**EXCERPT PROVIDED:**
Resynthesis offers a potentially powerful optimization technique to optimize technology-mapped networks. Unlike technology-independent optimization for AIGs, operating on technology-mapped networks allows for manipulation of circuits with more precise technology-dependent information while maintaining efficient algorithms. Aspects of the present technology include a resynthesis system that includes a dynamic database and an enhanced resynthesis engine, which is a versatile framework capable of being adapted to optimize for different cost functions. Aspects of the resynthesis system are discussed infra with respect to FIGS. 2-7.

FIG. 2 illustrates an example resynthesis system 200, comprising a resynthesis engine 202, a resynthesis database 250, and a cost analyzer 248. The resynthesis engine 202 of the present technology may be implemented on one or more server computing devices 902, while the database 250 can be deployed using the data storage system 908 shown in FIGS. 9-10. Computing devices 904 and 906 may interact with computing devices 902 over network 910. Additionally, the resynthesis engine 202 of the present technology is configured to handle functions with larger supports, allowing enhanced flexibility for identifying optimization opportunities related to cost functions such as delay, power, glitching, among many other metrics.

The resynthesis engine 202 may include one or more optimization engines, also referred to as “optimizers,” which are configured to optimize one or more parameters by solving, or attempting to solve, an objective function, such as a loss function, cost function, global optimization algorithm, or global search algorithm. As described in greater detail infra, these cost functions may be stored in database 250 and associated with stored sub-networks or cuts. Additionally, the optimizers may employ a multi-objective approach, which addresses optimization problems involving multiple objectives that can be either minimized or maximized. In certain implementations, the optimizer(s) of the resynthesis engine 202 may be created using commercially available software packages for linear programming, mixed-integer programming, quadratic programming, and similar techniques, or may be developed as proprietary or custom software specifically tailored for resynthesis optimization processes, such as those discussed herein. Additionally or alternatively, aspects of the resynthesis engine 202 may be implemented as part of technology mapping 132 and/or as part of a technology mapper, such as mapping engine 134, to improve the resulting netlists in various design dimensions. In other aspects, the resynthesis engine 202 may be implemented as a stand-alone engine or component.

**TASK A:** Which three components make up resynthesis system 200 in the resynthesis excerpt?
**TASK B:** According to the resynthesis excerpt, what advantage does operating on technology-mapped networks have over technology-independent optimization for AIGs?
The material after this point comes from a separate source.

**RECORDED INFORMATION:**
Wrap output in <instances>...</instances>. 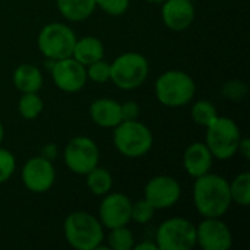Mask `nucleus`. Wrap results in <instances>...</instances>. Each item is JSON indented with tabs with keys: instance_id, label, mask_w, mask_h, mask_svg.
<instances>
[{
	"instance_id": "1",
	"label": "nucleus",
	"mask_w": 250,
	"mask_h": 250,
	"mask_svg": "<svg viewBox=\"0 0 250 250\" xmlns=\"http://www.w3.org/2000/svg\"><path fill=\"white\" fill-rule=\"evenodd\" d=\"M193 199L198 211L207 218H220L227 212L231 204L229 182L217 174H204L196 177Z\"/></svg>"
},
{
	"instance_id": "2",
	"label": "nucleus",
	"mask_w": 250,
	"mask_h": 250,
	"mask_svg": "<svg viewBox=\"0 0 250 250\" xmlns=\"http://www.w3.org/2000/svg\"><path fill=\"white\" fill-rule=\"evenodd\" d=\"M64 236L72 248L94 250L104 239L100 221L88 212H73L64 221Z\"/></svg>"
},
{
	"instance_id": "3",
	"label": "nucleus",
	"mask_w": 250,
	"mask_h": 250,
	"mask_svg": "<svg viewBox=\"0 0 250 250\" xmlns=\"http://www.w3.org/2000/svg\"><path fill=\"white\" fill-rule=\"evenodd\" d=\"M157 98L168 107H180L188 104L195 94L193 79L180 70L163 73L155 83Z\"/></svg>"
},
{
	"instance_id": "4",
	"label": "nucleus",
	"mask_w": 250,
	"mask_h": 250,
	"mask_svg": "<svg viewBox=\"0 0 250 250\" xmlns=\"http://www.w3.org/2000/svg\"><path fill=\"white\" fill-rule=\"evenodd\" d=\"M114 145L126 157H142L152 146V133L136 120H122L114 132Z\"/></svg>"
},
{
	"instance_id": "5",
	"label": "nucleus",
	"mask_w": 250,
	"mask_h": 250,
	"mask_svg": "<svg viewBox=\"0 0 250 250\" xmlns=\"http://www.w3.org/2000/svg\"><path fill=\"white\" fill-rule=\"evenodd\" d=\"M240 130L237 125L227 117H218L208 126L207 146L211 154L220 160L231 158L239 151Z\"/></svg>"
},
{
	"instance_id": "6",
	"label": "nucleus",
	"mask_w": 250,
	"mask_h": 250,
	"mask_svg": "<svg viewBox=\"0 0 250 250\" xmlns=\"http://www.w3.org/2000/svg\"><path fill=\"white\" fill-rule=\"evenodd\" d=\"M110 66V79L122 89H135L148 76V62L138 53H125Z\"/></svg>"
},
{
	"instance_id": "7",
	"label": "nucleus",
	"mask_w": 250,
	"mask_h": 250,
	"mask_svg": "<svg viewBox=\"0 0 250 250\" xmlns=\"http://www.w3.org/2000/svg\"><path fill=\"white\" fill-rule=\"evenodd\" d=\"M76 37L75 32L59 22L48 23L38 35V47L42 54L51 60H60L72 57Z\"/></svg>"
},
{
	"instance_id": "8",
	"label": "nucleus",
	"mask_w": 250,
	"mask_h": 250,
	"mask_svg": "<svg viewBox=\"0 0 250 250\" xmlns=\"http://www.w3.org/2000/svg\"><path fill=\"white\" fill-rule=\"evenodd\" d=\"M196 245V227L185 218H171L157 231V246L161 250H189Z\"/></svg>"
},
{
	"instance_id": "9",
	"label": "nucleus",
	"mask_w": 250,
	"mask_h": 250,
	"mask_svg": "<svg viewBox=\"0 0 250 250\" xmlns=\"http://www.w3.org/2000/svg\"><path fill=\"white\" fill-rule=\"evenodd\" d=\"M98 146L95 142L85 136L72 139L64 149V161L67 167L78 174H88L98 166Z\"/></svg>"
},
{
	"instance_id": "10",
	"label": "nucleus",
	"mask_w": 250,
	"mask_h": 250,
	"mask_svg": "<svg viewBox=\"0 0 250 250\" xmlns=\"http://www.w3.org/2000/svg\"><path fill=\"white\" fill-rule=\"evenodd\" d=\"M86 70L82 63L72 57L56 60L53 64V79L64 92H76L86 83Z\"/></svg>"
},
{
	"instance_id": "11",
	"label": "nucleus",
	"mask_w": 250,
	"mask_h": 250,
	"mask_svg": "<svg viewBox=\"0 0 250 250\" xmlns=\"http://www.w3.org/2000/svg\"><path fill=\"white\" fill-rule=\"evenodd\" d=\"M196 243L205 250H227L231 248V231L218 218H207L196 229Z\"/></svg>"
},
{
	"instance_id": "12",
	"label": "nucleus",
	"mask_w": 250,
	"mask_h": 250,
	"mask_svg": "<svg viewBox=\"0 0 250 250\" xmlns=\"http://www.w3.org/2000/svg\"><path fill=\"white\" fill-rule=\"evenodd\" d=\"M180 185L168 176H158L149 180L145 188V199L155 208L164 209L173 207L180 198Z\"/></svg>"
},
{
	"instance_id": "13",
	"label": "nucleus",
	"mask_w": 250,
	"mask_h": 250,
	"mask_svg": "<svg viewBox=\"0 0 250 250\" xmlns=\"http://www.w3.org/2000/svg\"><path fill=\"white\" fill-rule=\"evenodd\" d=\"M54 176L56 174L51 163L42 157L31 158L22 170L23 185L31 192H37V193L48 190L54 183Z\"/></svg>"
},
{
	"instance_id": "14",
	"label": "nucleus",
	"mask_w": 250,
	"mask_h": 250,
	"mask_svg": "<svg viewBox=\"0 0 250 250\" xmlns=\"http://www.w3.org/2000/svg\"><path fill=\"white\" fill-rule=\"evenodd\" d=\"M100 217L103 224L110 230L123 227L132 220V202L122 193H111L103 201Z\"/></svg>"
},
{
	"instance_id": "15",
	"label": "nucleus",
	"mask_w": 250,
	"mask_h": 250,
	"mask_svg": "<svg viewBox=\"0 0 250 250\" xmlns=\"http://www.w3.org/2000/svg\"><path fill=\"white\" fill-rule=\"evenodd\" d=\"M163 21L173 31H185L195 18V7L189 0H166L163 1Z\"/></svg>"
},
{
	"instance_id": "16",
	"label": "nucleus",
	"mask_w": 250,
	"mask_h": 250,
	"mask_svg": "<svg viewBox=\"0 0 250 250\" xmlns=\"http://www.w3.org/2000/svg\"><path fill=\"white\" fill-rule=\"evenodd\" d=\"M183 161L186 171L193 177H199L209 171L212 166V154L207 145L196 142L186 149Z\"/></svg>"
},
{
	"instance_id": "17",
	"label": "nucleus",
	"mask_w": 250,
	"mask_h": 250,
	"mask_svg": "<svg viewBox=\"0 0 250 250\" xmlns=\"http://www.w3.org/2000/svg\"><path fill=\"white\" fill-rule=\"evenodd\" d=\"M91 117L98 126L114 127L122 122L120 104L108 98L97 100L91 105Z\"/></svg>"
},
{
	"instance_id": "18",
	"label": "nucleus",
	"mask_w": 250,
	"mask_h": 250,
	"mask_svg": "<svg viewBox=\"0 0 250 250\" xmlns=\"http://www.w3.org/2000/svg\"><path fill=\"white\" fill-rule=\"evenodd\" d=\"M72 56L83 66H89L91 63L103 59L104 56L103 42L95 37H83L81 40H76Z\"/></svg>"
},
{
	"instance_id": "19",
	"label": "nucleus",
	"mask_w": 250,
	"mask_h": 250,
	"mask_svg": "<svg viewBox=\"0 0 250 250\" xmlns=\"http://www.w3.org/2000/svg\"><path fill=\"white\" fill-rule=\"evenodd\" d=\"M13 83L21 92H37L42 85V75L34 64H21L13 73Z\"/></svg>"
},
{
	"instance_id": "20",
	"label": "nucleus",
	"mask_w": 250,
	"mask_h": 250,
	"mask_svg": "<svg viewBox=\"0 0 250 250\" xmlns=\"http://www.w3.org/2000/svg\"><path fill=\"white\" fill-rule=\"evenodd\" d=\"M60 13L69 21H83L91 16L97 3L95 0H57Z\"/></svg>"
},
{
	"instance_id": "21",
	"label": "nucleus",
	"mask_w": 250,
	"mask_h": 250,
	"mask_svg": "<svg viewBox=\"0 0 250 250\" xmlns=\"http://www.w3.org/2000/svg\"><path fill=\"white\" fill-rule=\"evenodd\" d=\"M86 185L94 195H105L111 189L113 177L107 170L95 167L88 173Z\"/></svg>"
},
{
	"instance_id": "22",
	"label": "nucleus",
	"mask_w": 250,
	"mask_h": 250,
	"mask_svg": "<svg viewBox=\"0 0 250 250\" xmlns=\"http://www.w3.org/2000/svg\"><path fill=\"white\" fill-rule=\"evenodd\" d=\"M230 193L231 201H236L237 204L248 207L250 204V174L243 173L239 174L234 182L230 185Z\"/></svg>"
},
{
	"instance_id": "23",
	"label": "nucleus",
	"mask_w": 250,
	"mask_h": 250,
	"mask_svg": "<svg viewBox=\"0 0 250 250\" xmlns=\"http://www.w3.org/2000/svg\"><path fill=\"white\" fill-rule=\"evenodd\" d=\"M42 111V101L35 92H25L19 101V113L25 119H35Z\"/></svg>"
},
{
	"instance_id": "24",
	"label": "nucleus",
	"mask_w": 250,
	"mask_h": 250,
	"mask_svg": "<svg viewBox=\"0 0 250 250\" xmlns=\"http://www.w3.org/2000/svg\"><path fill=\"white\" fill-rule=\"evenodd\" d=\"M133 234L130 230L123 227L111 229V233L108 236L110 248L114 250H129L133 248Z\"/></svg>"
},
{
	"instance_id": "25",
	"label": "nucleus",
	"mask_w": 250,
	"mask_h": 250,
	"mask_svg": "<svg viewBox=\"0 0 250 250\" xmlns=\"http://www.w3.org/2000/svg\"><path fill=\"white\" fill-rule=\"evenodd\" d=\"M192 117L198 125L208 127L217 119V110L208 101H198L192 108Z\"/></svg>"
},
{
	"instance_id": "26",
	"label": "nucleus",
	"mask_w": 250,
	"mask_h": 250,
	"mask_svg": "<svg viewBox=\"0 0 250 250\" xmlns=\"http://www.w3.org/2000/svg\"><path fill=\"white\" fill-rule=\"evenodd\" d=\"M154 211H155V208L146 199H142V201H138L135 205H132V218L136 223L144 224L152 218Z\"/></svg>"
},
{
	"instance_id": "27",
	"label": "nucleus",
	"mask_w": 250,
	"mask_h": 250,
	"mask_svg": "<svg viewBox=\"0 0 250 250\" xmlns=\"http://www.w3.org/2000/svg\"><path fill=\"white\" fill-rule=\"evenodd\" d=\"M110 72H111V66L107 62H103V59H101L88 66L86 75L95 82H105L110 79Z\"/></svg>"
},
{
	"instance_id": "28",
	"label": "nucleus",
	"mask_w": 250,
	"mask_h": 250,
	"mask_svg": "<svg viewBox=\"0 0 250 250\" xmlns=\"http://www.w3.org/2000/svg\"><path fill=\"white\" fill-rule=\"evenodd\" d=\"M95 3L108 15L119 16L127 10L129 0H95Z\"/></svg>"
},
{
	"instance_id": "29",
	"label": "nucleus",
	"mask_w": 250,
	"mask_h": 250,
	"mask_svg": "<svg viewBox=\"0 0 250 250\" xmlns=\"http://www.w3.org/2000/svg\"><path fill=\"white\" fill-rule=\"evenodd\" d=\"M15 171V158L13 155L6 151L0 149V183L6 182Z\"/></svg>"
},
{
	"instance_id": "30",
	"label": "nucleus",
	"mask_w": 250,
	"mask_h": 250,
	"mask_svg": "<svg viewBox=\"0 0 250 250\" xmlns=\"http://www.w3.org/2000/svg\"><path fill=\"white\" fill-rule=\"evenodd\" d=\"M245 94H246V86L239 81H231L224 85V95H227L231 100H242Z\"/></svg>"
},
{
	"instance_id": "31",
	"label": "nucleus",
	"mask_w": 250,
	"mask_h": 250,
	"mask_svg": "<svg viewBox=\"0 0 250 250\" xmlns=\"http://www.w3.org/2000/svg\"><path fill=\"white\" fill-rule=\"evenodd\" d=\"M122 108V120H136V117L139 116V107L136 103H126L123 105H120Z\"/></svg>"
},
{
	"instance_id": "32",
	"label": "nucleus",
	"mask_w": 250,
	"mask_h": 250,
	"mask_svg": "<svg viewBox=\"0 0 250 250\" xmlns=\"http://www.w3.org/2000/svg\"><path fill=\"white\" fill-rule=\"evenodd\" d=\"M249 148H250L249 139H243V141L240 139V144H239V149H242V152H243V155H245L246 158H249V157H250Z\"/></svg>"
},
{
	"instance_id": "33",
	"label": "nucleus",
	"mask_w": 250,
	"mask_h": 250,
	"mask_svg": "<svg viewBox=\"0 0 250 250\" xmlns=\"http://www.w3.org/2000/svg\"><path fill=\"white\" fill-rule=\"evenodd\" d=\"M157 250L158 249V246H157V243H149V242H145V243H141V245H138L136 246V250Z\"/></svg>"
},
{
	"instance_id": "34",
	"label": "nucleus",
	"mask_w": 250,
	"mask_h": 250,
	"mask_svg": "<svg viewBox=\"0 0 250 250\" xmlns=\"http://www.w3.org/2000/svg\"><path fill=\"white\" fill-rule=\"evenodd\" d=\"M3 135H4V130H3V126H1V123H0V142L3 141Z\"/></svg>"
},
{
	"instance_id": "35",
	"label": "nucleus",
	"mask_w": 250,
	"mask_h": 250,
	"mask_svg": "<svg viewBox=\"0 0 250 250\" xmlns=\"http://www.w3.org/2000/svg\"><path fill=\"white\" fill-rule=\"evenodd\" d=\"M148 1H152V3H163V1H166V0H148Z\"/></svg>"
},
{
	"instance_id": "36",
	"label": "nucleus",
	"mask_w": 250,
	"mask_h": 250,
	"mask_svg": "<svg viewBox=\"0 0 250 250\" xmlns=\"http://www.w3.org/2000/svg\"><path fill=\"white\" fill-rule=\"evenodd\" d=\"M189 1H195V0H189Z\"/></svg>"
}]
</instances>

**EXERCISE RESPONSE A:** A resynthesis engine 202, a resynthesis database 250, and a cost analyzer 248.

**EXERCISE RESPONSE B:** Working on technology-mapped networks lets circuits be manipulated with more precise technology-dependent information. It still keeps the algorithms efficient.